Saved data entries

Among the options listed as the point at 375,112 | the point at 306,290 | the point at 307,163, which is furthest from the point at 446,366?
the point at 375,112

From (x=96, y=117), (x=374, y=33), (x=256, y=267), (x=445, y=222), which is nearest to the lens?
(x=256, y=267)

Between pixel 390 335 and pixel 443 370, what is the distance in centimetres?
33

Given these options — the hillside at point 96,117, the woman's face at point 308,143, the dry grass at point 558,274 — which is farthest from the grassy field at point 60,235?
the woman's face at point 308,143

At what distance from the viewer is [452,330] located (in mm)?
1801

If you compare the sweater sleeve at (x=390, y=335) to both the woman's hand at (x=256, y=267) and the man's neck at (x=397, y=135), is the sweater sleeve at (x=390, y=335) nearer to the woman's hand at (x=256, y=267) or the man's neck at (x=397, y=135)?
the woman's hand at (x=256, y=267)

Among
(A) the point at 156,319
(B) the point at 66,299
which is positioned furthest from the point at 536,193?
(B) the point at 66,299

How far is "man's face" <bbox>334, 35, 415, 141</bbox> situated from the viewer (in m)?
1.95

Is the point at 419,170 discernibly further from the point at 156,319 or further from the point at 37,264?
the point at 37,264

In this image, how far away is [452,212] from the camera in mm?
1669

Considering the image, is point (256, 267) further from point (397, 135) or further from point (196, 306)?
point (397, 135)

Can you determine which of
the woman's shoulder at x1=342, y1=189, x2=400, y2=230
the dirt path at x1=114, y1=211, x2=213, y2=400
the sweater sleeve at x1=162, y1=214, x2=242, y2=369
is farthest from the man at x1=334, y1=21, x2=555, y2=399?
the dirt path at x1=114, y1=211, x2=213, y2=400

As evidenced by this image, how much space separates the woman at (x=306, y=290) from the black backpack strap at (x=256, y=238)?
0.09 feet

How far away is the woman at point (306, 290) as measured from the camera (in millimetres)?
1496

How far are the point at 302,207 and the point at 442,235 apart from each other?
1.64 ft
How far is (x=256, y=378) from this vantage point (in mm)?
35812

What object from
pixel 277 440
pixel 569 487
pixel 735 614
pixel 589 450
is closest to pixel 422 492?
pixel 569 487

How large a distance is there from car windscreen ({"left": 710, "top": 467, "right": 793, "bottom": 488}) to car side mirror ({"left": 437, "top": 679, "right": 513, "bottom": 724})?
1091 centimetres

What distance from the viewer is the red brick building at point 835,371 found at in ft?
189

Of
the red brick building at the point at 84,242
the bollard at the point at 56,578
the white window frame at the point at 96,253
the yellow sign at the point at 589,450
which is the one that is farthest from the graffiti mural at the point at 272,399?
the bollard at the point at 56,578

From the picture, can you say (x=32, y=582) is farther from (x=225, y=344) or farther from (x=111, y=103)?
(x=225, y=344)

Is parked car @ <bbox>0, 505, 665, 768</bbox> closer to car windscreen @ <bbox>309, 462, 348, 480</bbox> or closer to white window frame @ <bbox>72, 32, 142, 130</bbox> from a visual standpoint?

## EXERCISE INSTRUCTIONS:
Can you render every line of the records above as a numbered list, leaving out the blank lines?

## EXERCISE OUTPUT:
1. Among the options listed as the point at 375,112 | the point at 306,290 | the point at 307,163, which is furthest from the point at 446,366?
2. the point at 375,112
3. From (x=96, y=117), (x=374, y=33), (x=256, y=267), (x=445, y=222), which is nearest to the lens?
4. (x=256, y=267)
5. Between pixel 390 335 and pixel 443 370, what is the distance in centimetres?
6. 33
7. Given these options — the hillside at point 96,117, the woman's face at point 308,143, the dry grass at point 558,274 — which is farthest from the grassy field at point 60,235?
8. the woman's face at point 308,143
9. At what distance from the viewer is [452,330] located (in mm)?
10. 1801
11. If you compare the sweater sleeve at (x=390, y=335) to both the woman's hand at (x=256, y=267) and the man's neck at (x=397, y=135), is the sweater sleeve at (x=390, y=335) nearer to the woman's hand at (x=256, y=267) or the man's neck at (x=397, y=135)?
12. the woman's hand at (x=256, y=267)
13. Among
14. (A) the point at 156,319
15. (B) the point at 66,299
16. which is positioned furthest from the point at 536,193?
17. (B) the point at 66,299
18. How far is "man's face" <bbox>334, 35, 415, 141</bbox> situated from the viewer (in m)?
19. 1.95
20. Is the point at 419,170 discernibly further from the point at 156,319 or further from the point at 37,264?
21. the point at 37,264
22. In this image, how far away is [452,212] from the camera in mm?
23. 1669
24. Considering the image, is point (256, 267) further from point (397, 135) or further from point (196, 306)?
25. point (397, 135)
26. Can you determine which of
27. the woman's shoulder at x1=342, y1=189, x2=400, y2=230
28. the dirt path at x1=114, y1=211, x2=213, y2=400
29. the sweater sleeve at x1=162, y1=214, x2=242, y2=369
30. is farthest from the man at x1=334, y1=21, x2=555, y2=399?
31. the dirt path at x1=114, y1=211, x2=213, y2=400
32. As evidenced by this image, how much space separates the woman at (x=306, y=290) from the black backpack strap at (x=256, y=238)?
33. 0.09 feet
34. How far away is the woman at point (306, 290) as measured from the camera (in millimetres)?
35. 1496
36. How far are the point at 302,207 and the point at 442,235 apart from each other?
37. 1.64 ft
38. How far is (x=256, y=378) from this vantage point (in mm)?
39. 35812
40. What object from
41. pixel 277 440
42. pixel 569 487
43. pixel 735 614
44. pixel 589 450
45. is closest to pixel 422 492?
46. pixel 569 487
47. How large a distance is there from car windscreen ({"left": 710, "top": 467, "right": 793, "bottom": 488}) to car side mirror ({"left": 437, "top": 679, "right": 513, "bottom": 724})?
48. 1091 centimetres
49. What distance from the viewer is the red brick building at point 835,371 found at in ft?
50. 189
51. Of
52. the red brick building at the point at 84,242
53. the bollard at the point at 56,578
54. the white window frame at the point at 96,253
55. the yellow sign at the point at 589,450
56. which is the one that is farthest from the graffiti mural at the point at 272,399?
57. the bollard at the point at 56,578
58. From the picture, can you say (x=32, y=582) is farther from (x=225, y=344) or farther from (x=111, y=103)?
59. (x=225, y=344)
60. Is parked car @ <bbox>0, 505, 665, 768</bbox> closer to car windscreen @ <bbox>309, 462, 348, 480</bbox> or closer to white window frame @ <bbox>72, 32, 142, 130</bbox> from a visual standpoint?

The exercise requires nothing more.